### Task directions
Rewrite all of the material below, changing every "coffee maker" to "coffee machine" and keeping everything else the same. Leave out the pictures.

Rows from a dataset:
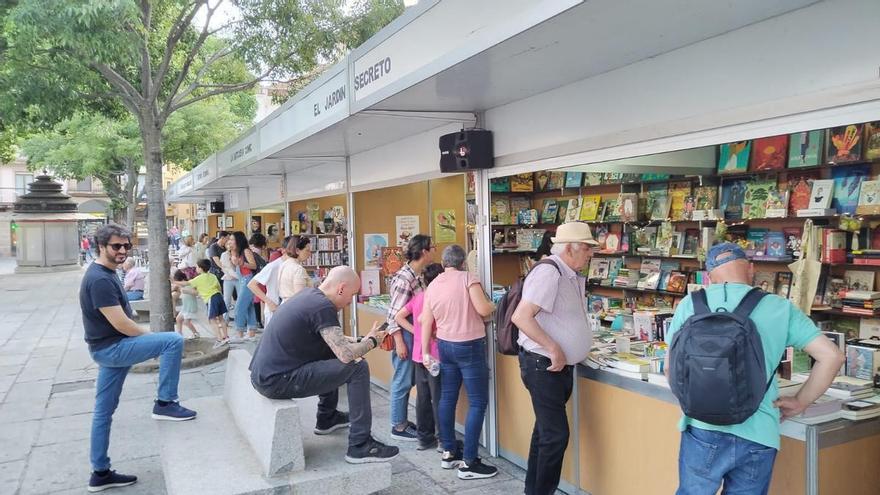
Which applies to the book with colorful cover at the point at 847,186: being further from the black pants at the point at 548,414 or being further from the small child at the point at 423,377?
the small child at the point at 423,377

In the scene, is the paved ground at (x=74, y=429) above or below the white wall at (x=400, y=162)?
below

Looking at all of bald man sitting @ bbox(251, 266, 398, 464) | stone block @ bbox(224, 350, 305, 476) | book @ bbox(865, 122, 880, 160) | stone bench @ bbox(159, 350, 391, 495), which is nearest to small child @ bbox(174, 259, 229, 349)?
stone bench @ bbox(159, 350, 391, 495)

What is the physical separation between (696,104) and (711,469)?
1.83 metres

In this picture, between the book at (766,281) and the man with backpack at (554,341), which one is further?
the book at (766,281)

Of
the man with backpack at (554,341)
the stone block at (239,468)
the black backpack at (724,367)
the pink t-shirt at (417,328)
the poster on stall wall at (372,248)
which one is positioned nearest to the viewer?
the black backpack at (724,367)

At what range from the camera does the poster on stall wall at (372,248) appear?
805 centimetres

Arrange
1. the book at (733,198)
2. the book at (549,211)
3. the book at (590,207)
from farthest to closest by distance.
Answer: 1. the book at (549,211)
2. the book at (590,207)
3. the book at (733,198)

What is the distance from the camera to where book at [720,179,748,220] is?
5480mm

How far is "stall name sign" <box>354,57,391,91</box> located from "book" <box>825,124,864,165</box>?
285 centimetres

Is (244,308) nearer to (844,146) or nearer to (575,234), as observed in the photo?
(575,234)

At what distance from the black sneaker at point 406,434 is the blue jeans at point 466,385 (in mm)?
625

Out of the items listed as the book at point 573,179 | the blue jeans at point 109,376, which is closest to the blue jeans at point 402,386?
the blue jeans at point 109,376

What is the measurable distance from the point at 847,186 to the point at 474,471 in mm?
3398

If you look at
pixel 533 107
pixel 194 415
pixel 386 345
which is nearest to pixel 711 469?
pixel 533 107
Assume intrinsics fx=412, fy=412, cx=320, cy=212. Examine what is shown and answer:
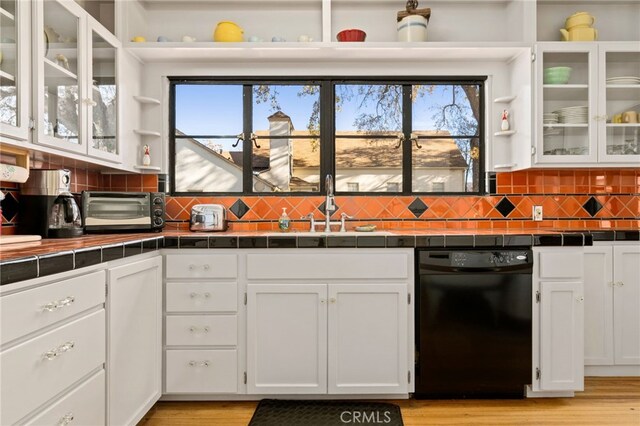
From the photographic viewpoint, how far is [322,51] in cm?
270

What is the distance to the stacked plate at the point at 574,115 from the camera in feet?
8.73

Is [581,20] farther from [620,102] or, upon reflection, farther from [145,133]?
[145,133]

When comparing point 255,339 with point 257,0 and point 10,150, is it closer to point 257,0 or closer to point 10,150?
point 10,150

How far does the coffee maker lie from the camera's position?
2018 mm

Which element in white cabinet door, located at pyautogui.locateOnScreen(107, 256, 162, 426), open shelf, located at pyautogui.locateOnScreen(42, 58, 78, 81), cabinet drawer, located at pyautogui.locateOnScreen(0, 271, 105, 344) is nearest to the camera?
cabinet drawer, located at pyautogui.locateOnScreen(0, 271, 105, 344)

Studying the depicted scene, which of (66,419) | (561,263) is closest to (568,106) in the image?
(561,263)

### Result for this exercise
Which applies to the book with colorful cover at the point at 847,186: being further from the black pants at the point at 548,414 or being further from the small child at the point at 423,377?
the small child at the point at 423,377

In the scene, is the paved ground at (x=74, y=429) above or below the white wall at (x=400, y=162)?
below

Looking at all of bald man sitting @ bbox(251, 266, 398, 464) | stone block @ bbox(224, 350, 305, 476) | book @ bbox(865, 122, 880, 160) | stone bench @ bbox(159, 350, 391, 495), which is nearest to small child @ bbox(174, 259, 229, 349)?
stone bench @ bbox(159, 350, 391, 495)

What is the physical separation between (696,104) and (711,469)?
1.83 metres

In this picture, between the book at (766,281) and the man with backpack at (554,341), which one is further?
the book at (766,281)

Of
the man with backpack at (554,341)
the stone block at (239,468)
the black backpack at (724,367)
the pink t-shirt at (417,328)
the poster on stall wall at (372,248)
which one is positioned nearest to the viewer?
the black backpack at (724,367)

At what range from the camera does the poster on stall wall at (372,248) appear?
805 centimetres

Arrange
1. the book at (733,198)
2. the book at (549,211)
3. the book at (590,207)
from farthest to closest by distance.
Answer: 1. the book at (549,211)
2. the book at (590,207)
3. the book at (733,198)

What is the distance from the camera to where book at [720,179,748,220] is?
5480mm

How far is "stall name sign" <box>354,57,391,91</box> located from "book" <box>825,124,864,165</box>?
285 centimetres

Is (244,308) nearer to (844,146) or nearer to (575,234), as observed in the photo?
(575,234)

At what distance from the black sneaker at point 406,434 is the blue jeans at point 466,385 (in mm)?
625

Out of the items listed as the book at point 573,179 | the blue jeans at point 109,376, which is closest to the blue jeans at point 402,386?
the blue jeans at point 109,376

What is the measurable distance from the point at 847,186 to the point at 474,471 in mm?
3398

If you look at
pixel 533 107
pixel 194 415
pixel 386 345
which is nearest to pixel 711 469?
pixel 533 107
Assume intrinsics fx=412, fy=412, cx=320, cy=212. Examine what is shown and answer:
From the photographic viewpoint, how far is [322,51] in cm?
270

What is the distance to the stacked plate at the point at 574,115 from the camera in feet?
8.73

Is [581,20] farther from [620,102] or, upon reflection, farther from [145,133]?
[145,133]

When comparing point 255,339 with point 257,0 and point 10,150, is it closer to point 257,0 or closer to point 10,150?
point 10,150

How far does the coffee machine lie from the camera's position?
2018 mm

Which element in white cabinet door, located at pyautogui.locateOnScreen(107, 256, 162, 426), open shelf, located at pyautogui.locateOnScreen(42, 58, 78, 81), cabinet drawer, located at pyautogui.locateOnScreen(0, 271, 105, 344) is nearest to the camera?
cabinet drawer, located at pyautogui.locateOnScreen(0, 271, 105, 344)

Studying the depicted scene, which of (66,419) | (561,263) is closest to (568,106) in the image?
(561,263)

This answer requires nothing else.